Why Isn't Every Credit Union Branch A Shared Branch?
Setting aside the smallest operations, there really isn't much anymore that a big bank can do that a credit union can't. Yes, banks can afford to throw more money at technology (which has evolved into something of a commodity now), can afford to make bigger mistakes (which come back to haunt them in the form of angry customers), and have the budgets for national TV buys (where they must compete with the Budweisers and General Motors).
The biggest remaining bank advantage is branches and convenience, the box-on-all-the-blocks strategy. So why, as we are five years into a new century, isn't every credit union branch a shared branch?
"Obviously, there have always been reasons why some credit unions have not been able to open shared branches," observed Sarah Canepa-Bang, president of Financial Service Centers Cooperative, Inc., San Dimas, Calif. "But as we are progressing we're finding many of those reasons going away."
Craig Beach, VP of marketing and business development for Credit Union Service Corp., Duluth, Ga., agrees. "The main reason, especially for smaller credit unions, has always been costs," he said. "But we've been able to lower that.
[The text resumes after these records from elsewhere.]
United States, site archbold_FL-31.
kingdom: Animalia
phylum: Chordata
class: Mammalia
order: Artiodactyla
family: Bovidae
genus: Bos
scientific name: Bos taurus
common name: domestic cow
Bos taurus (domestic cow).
Some small credit unions have used shared branches to grow and even help pay for new locations."
"If a credit union says that it's the dollars that are the problem, we can fix that," added Canepa-Bang, whose company's website notes its "mission" is that "every branch of every credit union is an outlet."
Beach said CUSC has been able to cut costs in part due to decreases in costs related to telecommunications and the technology behind its Next Generation Network.
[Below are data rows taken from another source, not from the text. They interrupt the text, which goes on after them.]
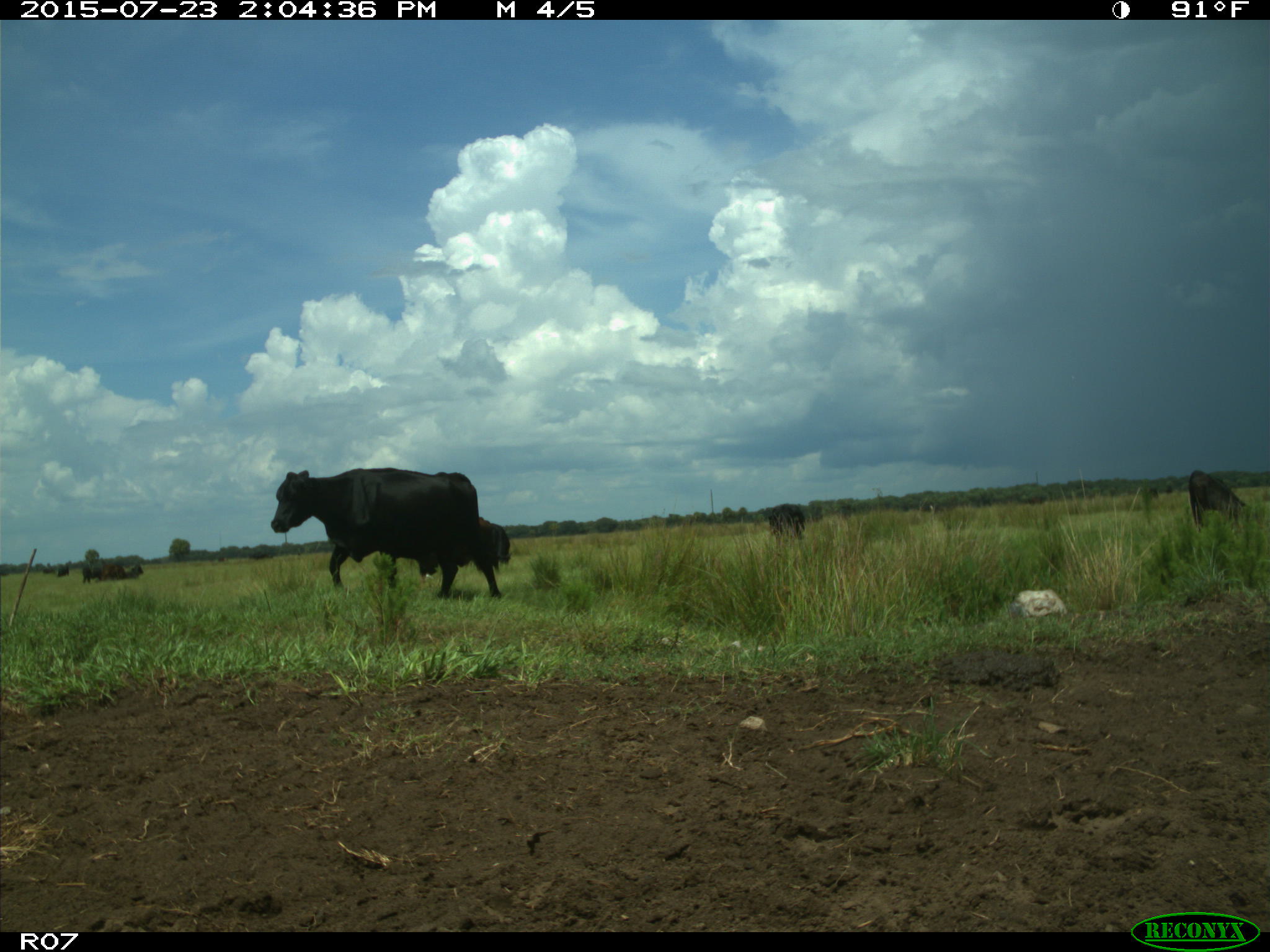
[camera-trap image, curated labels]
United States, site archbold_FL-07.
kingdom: Animalia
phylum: Chordata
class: Mammalia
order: Artiodactyla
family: Bovidae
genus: Bos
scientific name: Bos taurus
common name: domestic cow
Bos taurus (domestic cow).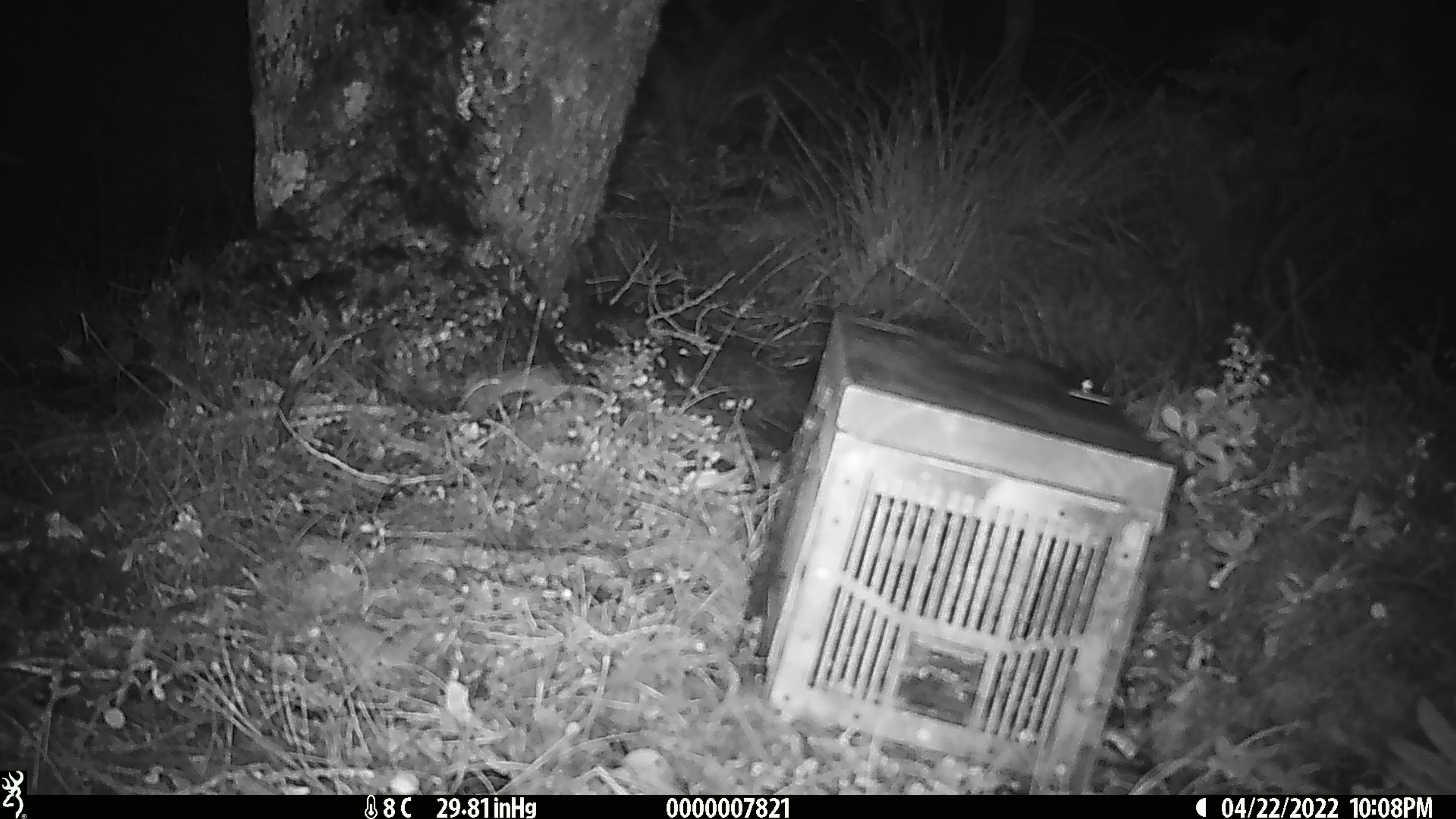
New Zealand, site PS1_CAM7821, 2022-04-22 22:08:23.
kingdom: Animalia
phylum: Chordata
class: Mammalia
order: Rodentia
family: Muridae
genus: Mus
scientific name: Mus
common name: mouse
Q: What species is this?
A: Mouse (Mus).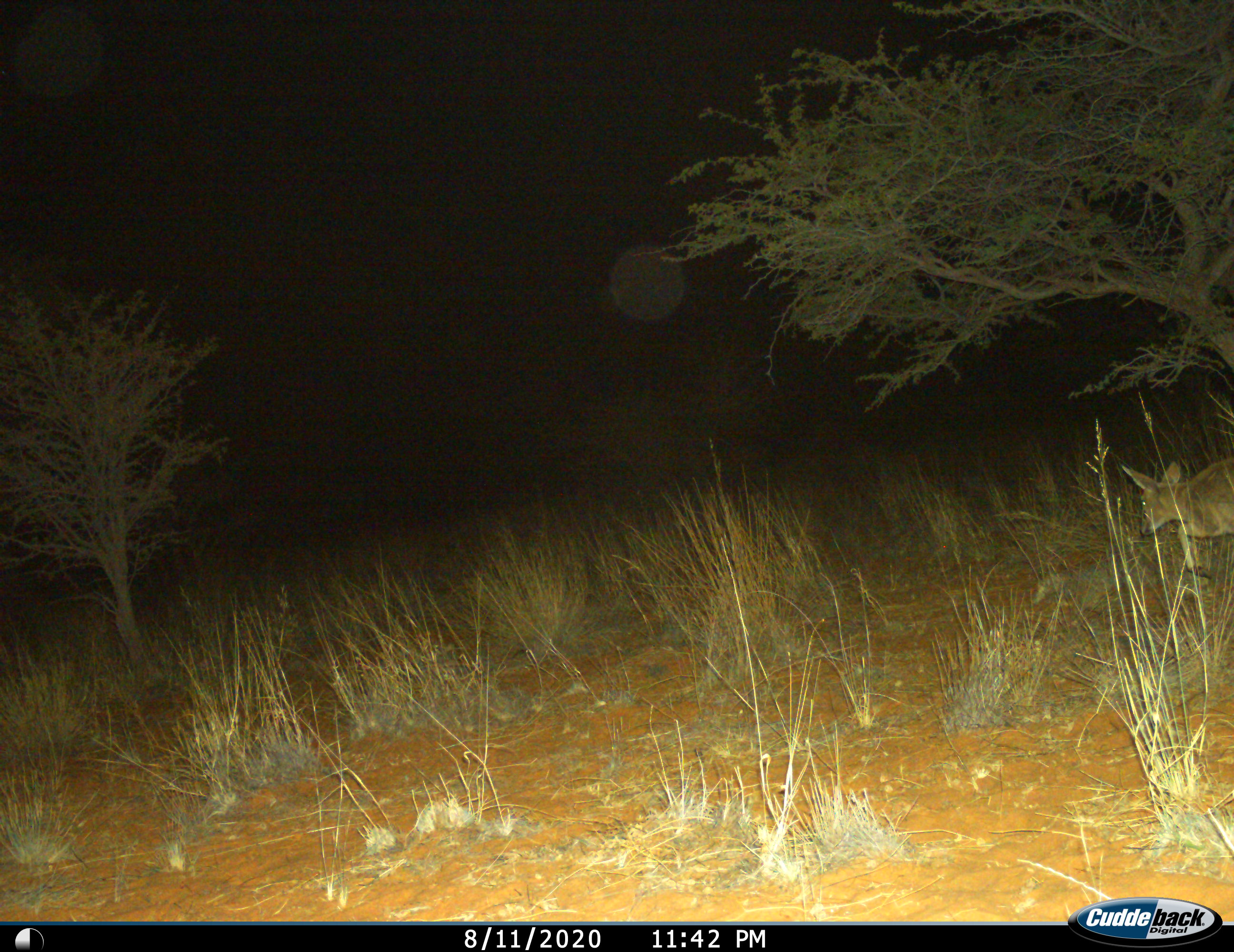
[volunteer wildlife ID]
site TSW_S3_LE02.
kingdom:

But some old-fashioned road bumps remain. "One legitimate reason (more CUs don't participate) has been lack of parking, where credit unions don't even have enough parking for their own members," noted Canepa-Bang.
A less legitimate excuse, she said, is that the credit union has just one branch. She cited Allied Credit Union in California ($20 million) as a one-branch operation that "is doing a great job as an acquirer." (There are two types of shared branch participant: issuer and acquirer. An issuer credit union's members can use any branch in the network, for which the CU pays a fee per transaction. An acquirer's branch participates in the network, for which the CU is paid a fee for non-member transactions.) Canepa-Bang said FSCC has found that some members who belong to multiple CUs will do most of their business with the CU that's part of a shared branch network.
Beside costs, both Canepa-Bang and Beach responded similarly when asked what the biggest misconception of shared branching is.
"It used to be, and I would underscore that, that there was fear that 'My members will be stolen,' " said Canepa-Bang. "But they've come to understand that doesn't happen."
"The big misconception is that 'If I send my members there, the big credit union will steal them'," agreed Beach. "There are penalties in place and there have always been rules about poaching. What credit unions find out is that their competition is the community bank, not the other credit union."
Canepa-Bang said a bigger obstacle to shared branching often remains in the shadows. "One thing that's left unsaid is the reason credit unions don't do it is the additional work on the operations side," she said. "But if you set it up right, get your data processing aligned, and your people trained, a shared branch transaction takes no more time. There are some terrific operations staff out there."
But what about the issue of members who use a shared branch doing nothing more than a transaction, and little else? Canepa-Bang said the best answer to that is a CEO who told her, "When I cash a check for a non-member, I make money. When I cash a check for a member, I lose money."
"The underlying question from an issuing perspective is, 'Are they high-value members?'," she continued. "We have found the members who use the shared branch are high-deposit members. They average deposits of $1,000."
Shared branches are long past the point of curiosity or the regional phenomenon they were when they first took root in Michigan. FSCC, which operates the CU Service Centers network, has 1,500 locations in 42 states and seven countries. Canepa-Bang described the past few years as "monster growth," pointing to the 200 outlets that will open this year. She said her goal for 2005 is 250 new locations.
CU Service Corp. has more than 1,400 locations, including 672 shared outlets. It recently knock, knock, knocked on Ecuador with an agreement to help expand shared branching in that country.
"Shared branches used to be sold as allowing members to go everywhere," Canepa-Bang said. "That remains true, but now they're sold as allowing members to go anywhere, you get income, and you are part of the cooperative."
Frank J. Diekmann is editor of The Credit Union Journal.